Sans fausse note
Alsacien « en exil à Paris », le physico-chimiste Hervé This aime casser les codes. Après avoir créé la cuisine moléculaire, il a inventé la cuisine note à note, aujourd’hui mise en application par Andrea Camastra dans son restaurant de Varsovie. Tour d’horizon.
Chercheur et directeur du Centre international de Gastronomie moléculaire AgroParisTech-Inra, Hervé This est un scientifique qui a révolutionné une première fois la restauration dans les années 1980. Père spirituel du mythique Ferran Adrià1, il a « rénové en profondeur les techniques culinaires, ce qui a engendré une rénovation stylistique. La cuisine moléculaire s’est imposée partout. On trouve mon œuf parfait sur toute la planète aujourd’hui », résume-t-il. « Mais tout cela n’a plus qu’un intérêt historique, Il faut voir plus loin. »
Demain
Pour le scientifique, l’avenir se construit note à note : « La cuisine moléculaire renouvelait les techniques, mais on utilisait encore des fruits, des légumes, des viandes ou des poissons.
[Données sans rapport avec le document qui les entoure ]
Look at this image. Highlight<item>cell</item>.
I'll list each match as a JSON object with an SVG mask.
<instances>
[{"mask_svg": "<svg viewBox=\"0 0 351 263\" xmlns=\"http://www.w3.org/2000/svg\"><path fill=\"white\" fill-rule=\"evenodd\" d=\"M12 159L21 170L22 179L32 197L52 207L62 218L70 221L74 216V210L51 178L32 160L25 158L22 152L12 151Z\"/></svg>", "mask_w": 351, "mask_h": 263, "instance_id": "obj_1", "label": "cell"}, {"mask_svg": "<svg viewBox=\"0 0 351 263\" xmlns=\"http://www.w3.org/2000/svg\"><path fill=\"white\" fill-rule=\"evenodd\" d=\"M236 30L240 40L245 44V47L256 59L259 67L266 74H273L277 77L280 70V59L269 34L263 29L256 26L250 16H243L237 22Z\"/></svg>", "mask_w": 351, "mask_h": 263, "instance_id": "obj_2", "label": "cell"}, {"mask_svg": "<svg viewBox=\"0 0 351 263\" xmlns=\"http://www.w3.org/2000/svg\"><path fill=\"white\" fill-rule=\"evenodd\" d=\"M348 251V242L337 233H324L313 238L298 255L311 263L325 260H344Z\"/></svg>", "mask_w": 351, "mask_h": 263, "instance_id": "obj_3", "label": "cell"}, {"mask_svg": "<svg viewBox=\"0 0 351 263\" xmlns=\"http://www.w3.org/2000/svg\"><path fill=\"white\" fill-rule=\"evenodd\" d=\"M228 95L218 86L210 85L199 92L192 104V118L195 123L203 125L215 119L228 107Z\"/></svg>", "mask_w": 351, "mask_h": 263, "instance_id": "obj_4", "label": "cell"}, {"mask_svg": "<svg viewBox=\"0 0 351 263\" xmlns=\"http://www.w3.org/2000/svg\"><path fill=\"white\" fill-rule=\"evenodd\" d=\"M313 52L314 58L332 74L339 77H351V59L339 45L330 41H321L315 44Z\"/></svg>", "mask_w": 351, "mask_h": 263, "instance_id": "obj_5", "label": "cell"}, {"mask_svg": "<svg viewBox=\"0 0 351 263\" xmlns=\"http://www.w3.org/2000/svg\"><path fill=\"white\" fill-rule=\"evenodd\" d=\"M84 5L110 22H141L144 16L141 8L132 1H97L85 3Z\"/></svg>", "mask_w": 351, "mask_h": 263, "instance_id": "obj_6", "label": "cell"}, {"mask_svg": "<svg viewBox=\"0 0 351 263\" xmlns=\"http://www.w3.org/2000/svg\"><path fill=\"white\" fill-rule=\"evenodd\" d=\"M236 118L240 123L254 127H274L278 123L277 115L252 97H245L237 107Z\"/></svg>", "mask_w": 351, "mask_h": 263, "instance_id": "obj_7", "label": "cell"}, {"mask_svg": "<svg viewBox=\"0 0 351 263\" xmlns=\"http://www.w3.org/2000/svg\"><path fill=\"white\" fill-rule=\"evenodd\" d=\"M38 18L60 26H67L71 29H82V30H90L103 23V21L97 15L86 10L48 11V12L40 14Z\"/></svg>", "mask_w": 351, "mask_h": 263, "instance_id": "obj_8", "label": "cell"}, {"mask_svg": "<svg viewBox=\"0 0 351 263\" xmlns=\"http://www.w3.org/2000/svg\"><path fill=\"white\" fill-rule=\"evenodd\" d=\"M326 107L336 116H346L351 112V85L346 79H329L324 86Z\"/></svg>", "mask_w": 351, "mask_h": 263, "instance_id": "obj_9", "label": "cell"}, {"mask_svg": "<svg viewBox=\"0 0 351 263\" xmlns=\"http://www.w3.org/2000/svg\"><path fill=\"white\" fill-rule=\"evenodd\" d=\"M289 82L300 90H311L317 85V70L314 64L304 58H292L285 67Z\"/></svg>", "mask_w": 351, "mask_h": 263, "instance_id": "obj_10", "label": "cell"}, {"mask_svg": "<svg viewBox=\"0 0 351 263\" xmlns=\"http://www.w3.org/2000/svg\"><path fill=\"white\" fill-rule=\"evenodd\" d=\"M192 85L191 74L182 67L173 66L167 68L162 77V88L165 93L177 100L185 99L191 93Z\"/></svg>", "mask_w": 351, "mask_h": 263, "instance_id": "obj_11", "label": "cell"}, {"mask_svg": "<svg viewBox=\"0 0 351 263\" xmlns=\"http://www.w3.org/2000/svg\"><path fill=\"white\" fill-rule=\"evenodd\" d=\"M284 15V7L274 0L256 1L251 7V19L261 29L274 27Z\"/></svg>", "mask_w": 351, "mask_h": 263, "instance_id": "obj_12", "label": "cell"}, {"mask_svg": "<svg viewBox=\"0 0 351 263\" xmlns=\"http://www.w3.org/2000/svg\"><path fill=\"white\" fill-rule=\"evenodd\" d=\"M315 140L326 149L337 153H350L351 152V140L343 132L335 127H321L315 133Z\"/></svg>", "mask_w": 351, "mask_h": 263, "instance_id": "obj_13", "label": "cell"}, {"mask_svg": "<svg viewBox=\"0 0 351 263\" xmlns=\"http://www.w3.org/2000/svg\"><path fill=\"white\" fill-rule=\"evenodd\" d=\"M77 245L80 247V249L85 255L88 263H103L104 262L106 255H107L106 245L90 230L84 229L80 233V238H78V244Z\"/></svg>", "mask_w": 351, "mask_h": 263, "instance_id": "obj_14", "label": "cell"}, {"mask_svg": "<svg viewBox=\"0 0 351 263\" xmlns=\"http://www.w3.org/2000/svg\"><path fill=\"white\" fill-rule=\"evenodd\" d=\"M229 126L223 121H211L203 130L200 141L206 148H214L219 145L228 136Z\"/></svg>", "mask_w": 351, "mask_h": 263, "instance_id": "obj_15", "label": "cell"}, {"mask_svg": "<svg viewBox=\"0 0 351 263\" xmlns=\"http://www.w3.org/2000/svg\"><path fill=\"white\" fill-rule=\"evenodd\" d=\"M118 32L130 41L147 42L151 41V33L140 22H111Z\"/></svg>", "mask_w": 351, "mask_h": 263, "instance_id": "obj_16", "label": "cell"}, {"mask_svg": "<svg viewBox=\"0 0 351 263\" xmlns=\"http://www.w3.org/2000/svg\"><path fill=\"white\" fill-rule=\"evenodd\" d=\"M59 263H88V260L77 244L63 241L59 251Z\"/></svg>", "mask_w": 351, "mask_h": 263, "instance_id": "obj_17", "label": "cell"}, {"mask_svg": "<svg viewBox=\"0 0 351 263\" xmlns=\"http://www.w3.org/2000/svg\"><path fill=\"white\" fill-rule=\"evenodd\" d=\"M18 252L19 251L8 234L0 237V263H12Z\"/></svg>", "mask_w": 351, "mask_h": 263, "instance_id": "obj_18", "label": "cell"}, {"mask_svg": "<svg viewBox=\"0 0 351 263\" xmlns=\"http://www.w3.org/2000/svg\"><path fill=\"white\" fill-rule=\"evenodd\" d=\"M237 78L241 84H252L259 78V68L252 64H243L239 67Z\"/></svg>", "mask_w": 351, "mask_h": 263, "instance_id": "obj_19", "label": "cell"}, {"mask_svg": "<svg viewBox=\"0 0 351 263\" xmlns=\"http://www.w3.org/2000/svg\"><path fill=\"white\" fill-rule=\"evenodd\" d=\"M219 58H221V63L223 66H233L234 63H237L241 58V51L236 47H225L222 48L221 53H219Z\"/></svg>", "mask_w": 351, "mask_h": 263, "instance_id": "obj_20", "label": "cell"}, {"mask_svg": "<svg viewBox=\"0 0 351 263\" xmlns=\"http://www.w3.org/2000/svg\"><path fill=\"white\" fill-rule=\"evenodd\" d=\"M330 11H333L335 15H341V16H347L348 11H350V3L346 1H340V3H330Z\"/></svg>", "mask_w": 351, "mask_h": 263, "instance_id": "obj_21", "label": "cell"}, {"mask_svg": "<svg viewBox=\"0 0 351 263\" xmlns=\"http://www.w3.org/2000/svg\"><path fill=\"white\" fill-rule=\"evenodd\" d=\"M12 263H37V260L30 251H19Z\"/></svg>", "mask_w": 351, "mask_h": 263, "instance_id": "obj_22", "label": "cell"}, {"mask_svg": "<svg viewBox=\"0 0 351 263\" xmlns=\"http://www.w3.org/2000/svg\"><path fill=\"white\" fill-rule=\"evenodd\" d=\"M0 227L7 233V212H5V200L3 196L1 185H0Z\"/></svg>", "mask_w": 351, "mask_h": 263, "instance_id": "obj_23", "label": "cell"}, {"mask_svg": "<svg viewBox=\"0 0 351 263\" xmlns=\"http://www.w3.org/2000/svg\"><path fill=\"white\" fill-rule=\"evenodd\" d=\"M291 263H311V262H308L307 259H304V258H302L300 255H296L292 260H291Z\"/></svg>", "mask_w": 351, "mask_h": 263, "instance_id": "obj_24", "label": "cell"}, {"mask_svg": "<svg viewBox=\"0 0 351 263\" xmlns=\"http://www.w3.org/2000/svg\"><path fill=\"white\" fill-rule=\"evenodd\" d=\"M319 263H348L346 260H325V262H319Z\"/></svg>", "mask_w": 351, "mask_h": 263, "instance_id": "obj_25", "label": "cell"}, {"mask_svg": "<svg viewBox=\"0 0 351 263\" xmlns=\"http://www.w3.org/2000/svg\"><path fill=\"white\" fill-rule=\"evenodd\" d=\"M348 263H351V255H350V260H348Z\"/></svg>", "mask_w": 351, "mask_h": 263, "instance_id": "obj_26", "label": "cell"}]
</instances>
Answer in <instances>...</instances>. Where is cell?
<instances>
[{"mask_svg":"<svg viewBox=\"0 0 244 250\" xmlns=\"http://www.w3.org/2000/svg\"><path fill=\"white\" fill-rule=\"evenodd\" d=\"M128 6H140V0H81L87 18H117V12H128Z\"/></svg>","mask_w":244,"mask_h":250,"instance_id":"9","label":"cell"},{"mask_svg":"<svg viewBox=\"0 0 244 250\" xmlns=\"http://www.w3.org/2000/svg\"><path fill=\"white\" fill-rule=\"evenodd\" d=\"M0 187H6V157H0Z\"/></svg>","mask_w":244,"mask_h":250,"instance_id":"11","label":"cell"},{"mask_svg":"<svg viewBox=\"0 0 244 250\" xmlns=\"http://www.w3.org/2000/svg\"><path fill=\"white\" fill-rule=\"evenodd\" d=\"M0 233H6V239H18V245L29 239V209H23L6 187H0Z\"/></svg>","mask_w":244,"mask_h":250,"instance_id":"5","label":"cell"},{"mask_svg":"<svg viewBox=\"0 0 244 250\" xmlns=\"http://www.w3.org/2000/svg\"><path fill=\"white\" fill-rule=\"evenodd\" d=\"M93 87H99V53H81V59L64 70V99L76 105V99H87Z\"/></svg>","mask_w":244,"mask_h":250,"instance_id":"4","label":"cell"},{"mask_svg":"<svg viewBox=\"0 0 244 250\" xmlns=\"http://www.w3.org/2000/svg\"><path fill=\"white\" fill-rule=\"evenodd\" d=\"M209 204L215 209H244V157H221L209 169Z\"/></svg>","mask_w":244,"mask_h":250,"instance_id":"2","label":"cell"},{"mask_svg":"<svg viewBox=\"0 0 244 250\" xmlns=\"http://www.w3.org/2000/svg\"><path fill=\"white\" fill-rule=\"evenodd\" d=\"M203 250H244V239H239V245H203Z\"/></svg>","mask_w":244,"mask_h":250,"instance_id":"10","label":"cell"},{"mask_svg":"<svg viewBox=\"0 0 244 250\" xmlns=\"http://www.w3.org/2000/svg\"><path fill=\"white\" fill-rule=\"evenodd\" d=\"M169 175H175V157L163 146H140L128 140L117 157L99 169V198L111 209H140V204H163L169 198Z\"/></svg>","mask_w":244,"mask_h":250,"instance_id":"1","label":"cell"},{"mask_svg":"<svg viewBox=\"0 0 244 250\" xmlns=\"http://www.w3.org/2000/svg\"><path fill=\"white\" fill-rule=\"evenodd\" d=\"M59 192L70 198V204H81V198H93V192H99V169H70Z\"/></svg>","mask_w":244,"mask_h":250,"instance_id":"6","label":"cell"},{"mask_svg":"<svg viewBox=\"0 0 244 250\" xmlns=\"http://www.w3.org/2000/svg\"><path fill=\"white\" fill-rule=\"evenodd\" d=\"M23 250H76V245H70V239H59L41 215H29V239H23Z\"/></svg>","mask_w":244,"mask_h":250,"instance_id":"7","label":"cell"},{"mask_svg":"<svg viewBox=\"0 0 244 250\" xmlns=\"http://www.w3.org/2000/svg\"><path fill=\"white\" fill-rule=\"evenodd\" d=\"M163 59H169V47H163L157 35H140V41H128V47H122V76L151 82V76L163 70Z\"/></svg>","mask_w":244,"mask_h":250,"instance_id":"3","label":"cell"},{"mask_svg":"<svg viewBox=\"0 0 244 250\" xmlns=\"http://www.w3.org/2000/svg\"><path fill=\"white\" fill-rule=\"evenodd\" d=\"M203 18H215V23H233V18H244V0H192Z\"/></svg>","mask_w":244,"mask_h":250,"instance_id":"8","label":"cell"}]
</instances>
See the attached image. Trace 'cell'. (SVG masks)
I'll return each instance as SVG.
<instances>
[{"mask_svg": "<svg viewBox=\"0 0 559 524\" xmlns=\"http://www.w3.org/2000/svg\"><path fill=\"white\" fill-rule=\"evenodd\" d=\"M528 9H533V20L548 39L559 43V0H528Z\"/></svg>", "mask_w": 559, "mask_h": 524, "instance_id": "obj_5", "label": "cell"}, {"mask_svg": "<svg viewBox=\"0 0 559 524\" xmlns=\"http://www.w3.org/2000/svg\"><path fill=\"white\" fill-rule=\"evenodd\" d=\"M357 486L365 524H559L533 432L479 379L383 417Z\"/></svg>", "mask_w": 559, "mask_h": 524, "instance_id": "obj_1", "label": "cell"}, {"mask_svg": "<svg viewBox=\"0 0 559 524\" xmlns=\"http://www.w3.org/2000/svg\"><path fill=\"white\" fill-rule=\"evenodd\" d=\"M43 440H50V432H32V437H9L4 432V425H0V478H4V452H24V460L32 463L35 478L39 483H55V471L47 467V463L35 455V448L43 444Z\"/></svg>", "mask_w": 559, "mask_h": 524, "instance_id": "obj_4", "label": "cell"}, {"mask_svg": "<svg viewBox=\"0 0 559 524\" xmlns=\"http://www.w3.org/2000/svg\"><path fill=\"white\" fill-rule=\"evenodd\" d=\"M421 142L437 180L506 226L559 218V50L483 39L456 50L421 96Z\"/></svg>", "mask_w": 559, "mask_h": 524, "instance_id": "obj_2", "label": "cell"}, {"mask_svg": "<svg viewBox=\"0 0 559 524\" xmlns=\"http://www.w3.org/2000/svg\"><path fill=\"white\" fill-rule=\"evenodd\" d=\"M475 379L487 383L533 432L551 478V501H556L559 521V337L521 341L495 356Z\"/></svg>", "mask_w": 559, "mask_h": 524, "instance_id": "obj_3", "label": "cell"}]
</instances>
J’ai imaginé un art de synthèse. En musique avec un synthétiseur, plus besoin de violons, de trombones ou de flûtes. Je propose de prendre des composés purs – qui, assemblés d’une certaine manière forment les aliments – pour construire des plats. C’est la cuisine note à note », s’enthousiasme-t-il. Science- fiction ? Pas pour le chercheur qui a eu l’idée d’utiliser des « briques élémentaires » comme le limonène, un hydrocarbure terpénique (C10H16) dont l’odeur rappelle les agrumes ou le sotolon, lactone (C6H8O3) aux arômes de noix. En explorant les combinaisons multiples de ces éléments, poudres ou liquides, on obtient une « infinité de possibles ». Hervé This a aujourd’hui les mêmes détracteurs qu’hier qui ont « les mêmes arguments pourris : “vous allez nous empoisonner”. Il fallait les entendre lorsque je proposais d’utiliser de l’azote liquide ou de d’alginate de sodium2 ! Comme je n’ai rien à vendre, je n’en ai rien à faire. Ce qui m’intéresse c’est l’avenir. En 2050, il y aura 10 milliards de personnes sur la planète : ne pas transporter des fruits ou des légumes (composés à 95% d’eau) sera essentiel ! »
Aujourd’hui
« On a l’Amérique devant nous et nous sommes à la Renaissance », affirme Hervé This : « Je demande à mes copains cuisiniers s’ils ont envie de faire la traversée ou s’ils préfèrent rester dans le vieux monde ». Si Pierre Gagnaire est fan, il faut aujourd’hui faire le voyage de Varsovie pour manger note à note. Nous nous sommes donc rendus chez l’ambassadeur de cette nouvelle cuisine, le chef franco-italien Andrea Camastra, un des deux étoilés au Guide Michelin du pays. Hervé This « m’a permis de découvrir une nouvelle philosophie de vie », nous explique-t-il dans la salle ultra-contemporaine de son restaurant nommé Senses. « Je ne suis pas contre la tradition, mais bien souvent la tradition détruit les potentialités gustatives », balance- t-il dans un sourire. « Je veux maximiser les sensations, créer des formes culinaires artistiques uniques et surprenantes dans leur apparence, leur texture et leur goût. Avec cette cuisine, tout est désormais possible. » Depuis un an et demi, il expérimente sans relâche, entre son labo high-tech et sa cuisine. Créateur instinctif, il livre une partition éblouissante, entre références polonaises af rmées et contemporanéité sans attaches où il transfigure le pierogi – ravioli traditionnel – accompagné d’un cinglant borsch rouge. Volubile, Andrea commente chaque plat, de surprenants « fromages où il n’y a pas de fromage », se marre-t-il (et pourtant le bleu a une fragrance incroyable en bouche) ou apple pie new style. On demeure scotchés par certains goûts d’outre espace ou des structures arachnéenno-aériennes : il se passe quelque chose à Varsovie… Certains l’on bien compris, décidant d’aller jeter un coup d’œil, comme Julien Binz (une Étoile à Ammerschwihr) : s’il ne s’agit pas pour lui de se mettre à 100% à la cuisine notre à note, car il demeure « très attaché au produit », le chef alsacien est convaincu de « pouvoir y apprendre bien des choses qui feront progresser [s]a pratique et permettront d’explorer de nouvelles potentialités du goût ». Affaire à suivre de près…
Ouvert le soir du lundi au samedi.
Menus de 290 à 550 PLN (de 70 à 130 €, environ)
sensesrestaurant.pl
1 Chef du restaurant El Bulli (fermé en 2011)
2 Gélifiant naturel issu d’algues brunes.